Monday, January 14, 2013

When "Taking a Knee" Can Cost You A Football Game

One thing that many NFL coaches do that annoys me is taking a knee in a close game before the end of a half, and sometimes, it can cost you a football game. Perfect example this weekend in the playoffs, Baltimore ties up the game against Denver, and the Broncos get the ball back at their 20 yard line with 30 seconds left in regulation time. They have future Hall of Fame Quarterback Peyton Manning, who only needs to complete one or two passes to get into field goal range for a chance to win the game. Matt Praeter can hit from 60 yards in the thin Denver air. It's not guaranteed, but it's possible.

Do they try to win the game? No, the coach decides that his HoF QB should take a knee and take it to overtime, when there is no guarantee they'll win the coin toss or even get the ball back. Even with the new NFL overtime rules, remember last year when Denver won a playoff game against the Steelers with a Tim Tebow TD pass on the first play of OT. Shit happens. So why on earth is Peyton Manning taking a knee to get the game to overtime? Why not try to win the game? Does the coach not trust his HoF QB? The Broncos go to overtime, where they lose by a field goal, made possible by Manning throwing an interception. Maybe the coach was right not to trust his HoF QB, but they still lost the game.

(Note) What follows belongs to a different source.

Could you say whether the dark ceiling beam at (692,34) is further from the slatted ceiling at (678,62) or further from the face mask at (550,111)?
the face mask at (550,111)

The very next day, Seattle scored a TD to put them ahead by 1 with about 30 seconds left to play. Matt Ryan gets the ball back, completed two passes, Atlanta kicked a field goal, and won the game. Denver could have tried, and maybe they would have won. Instead, they lost. The wise philosopher Herm Edwards once said "HELLO, YOU PLAY TO WIN THE GAME!" True that. More coaches need to think like Herm. Sometimes you can play it too safe, and it costs you a game in the playoffs. Play to win coaches.